▶ The problem
Copy all records verbatim, images excluded.

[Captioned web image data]
════════════════

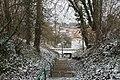 Niederbronn-les-Bains - panoramio (84).jpg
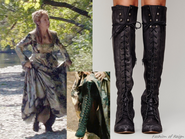Fashion - Hound N Hare 12
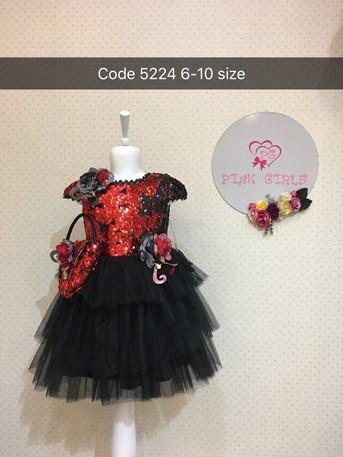 Платье для девочки, (арт. 5224)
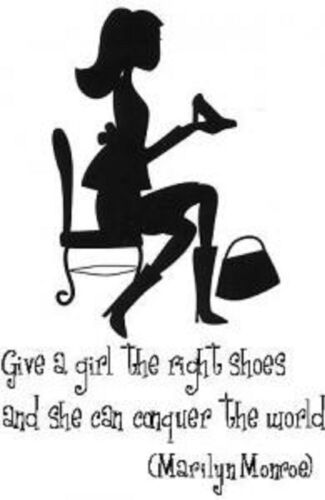 Creative Expressions Pre-Cut Rubber Stamps FEMALE /& QUOTES Girl Lady *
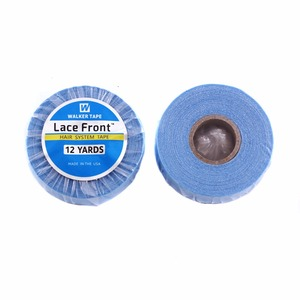Image 2 - Strong Lace Front Support Tape 12  Yards 1.9cm Beaded Adhesives Tape For Tape Hair Extensions Lace Wigs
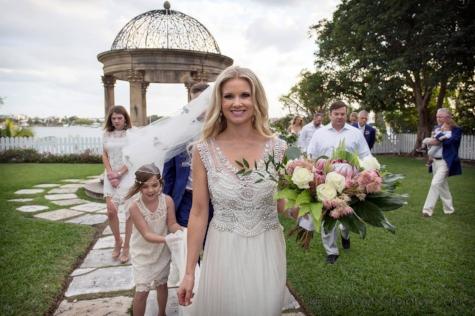 hamilton wilkes wedding day of.jpg
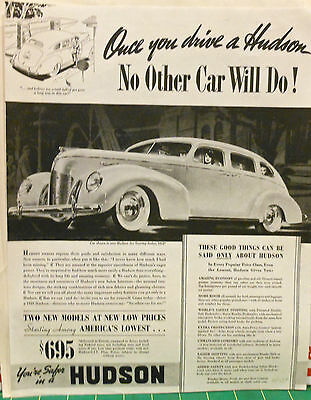 Vintage 1939 magazine ad for Hudson - Six Touring Sedan, list of features
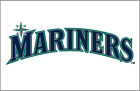 Seattle Mariners vinyl sticker for skateboard luggage laptop tumblers car d on Ebay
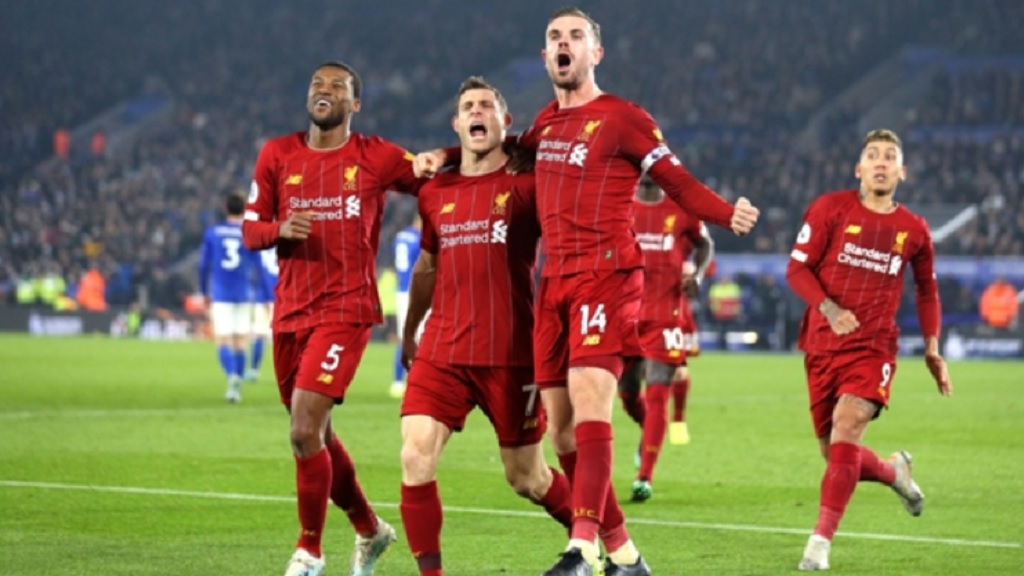Liverpool players celebrate victory over Leicester at the King Power Stadium on Boxing Day, December 26, 2019.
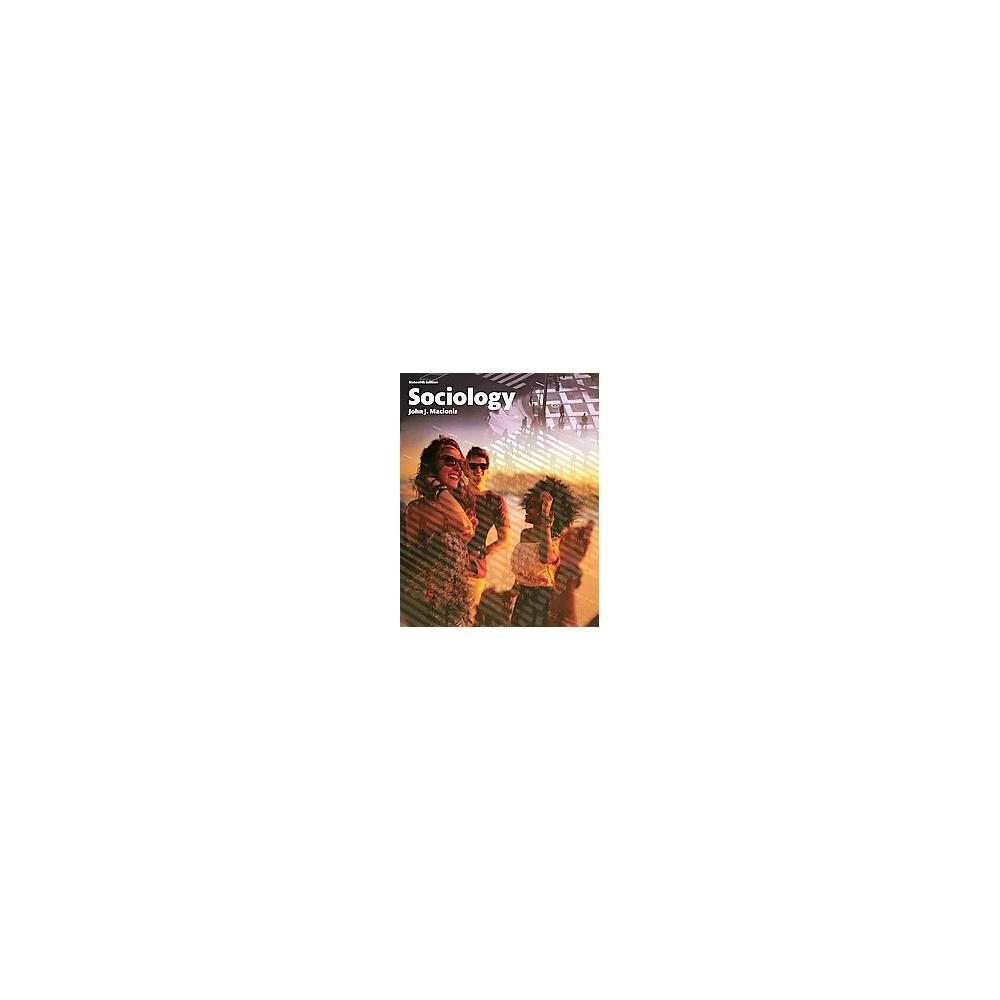 Sociology (Student) (Hardcover) (John J. Macionis)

════════════════

▶ Result of the exercise
 Niederbronn-les-Bains - panoramio (84).jpg
Fashion - Hound N Hare 12
 Платье для девочки, (арт. 5224)
 Creative Expressions Pre-Cut Rubber Stamps FEMALE /& QUOTES Girl Lady *
Image 2 - Strong Lace Front Support Tape 12  Yards 1.9cm Beaded Adhesives Tape For Tape Hair Extensions Lace Wigs
 hamilton wilkes wedding day of.jpg
 Vintage 1939 magazine ad for Hudson - Six Touring Sedan, list of features
 Seattle Mariners vinyl sticker for skateboard luggage laptop tumblers car d on Ebay
Liverpool players celebrate victory over Leicester at the King Power Stadium on Boxing Day, December 26, 2019.
 Sociology (Student) (Hardcover) (John J. Macionis)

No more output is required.